- **About this task**
Below are some entries. Transcribe the lines from the one holding "Le Lyrial anchored off Delos" to the one holding "Spinner ring with leaves", inclusive, but not the pictures among them.

- **Data to use**
########

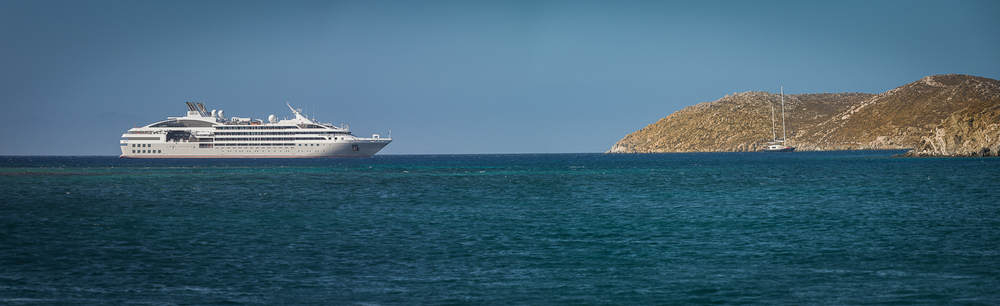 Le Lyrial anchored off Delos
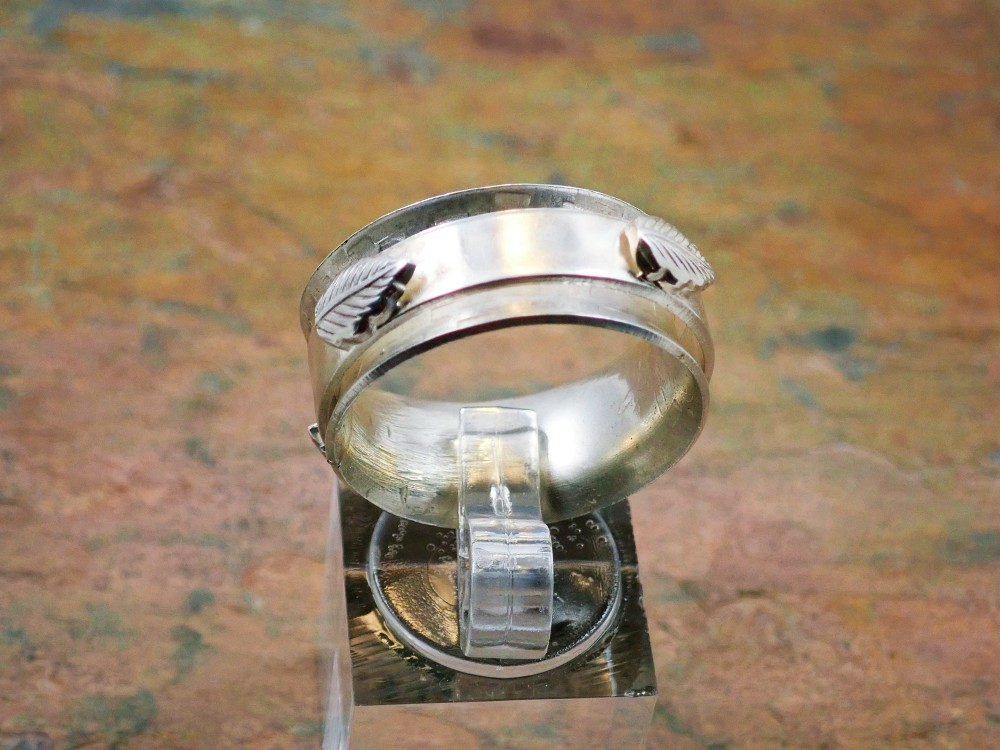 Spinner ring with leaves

########

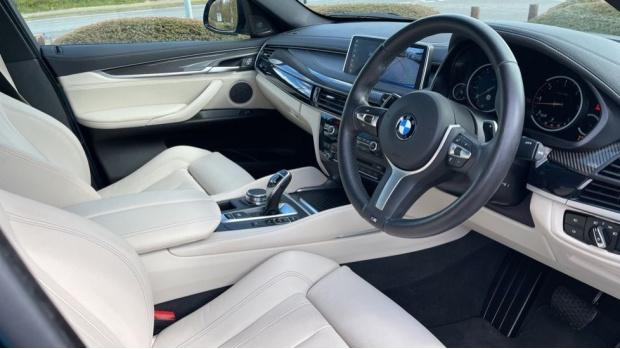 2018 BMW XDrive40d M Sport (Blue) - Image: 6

########

- **Result of the exercise**
 Le Lyrial anchored off Delos
 Spinner ring with leaves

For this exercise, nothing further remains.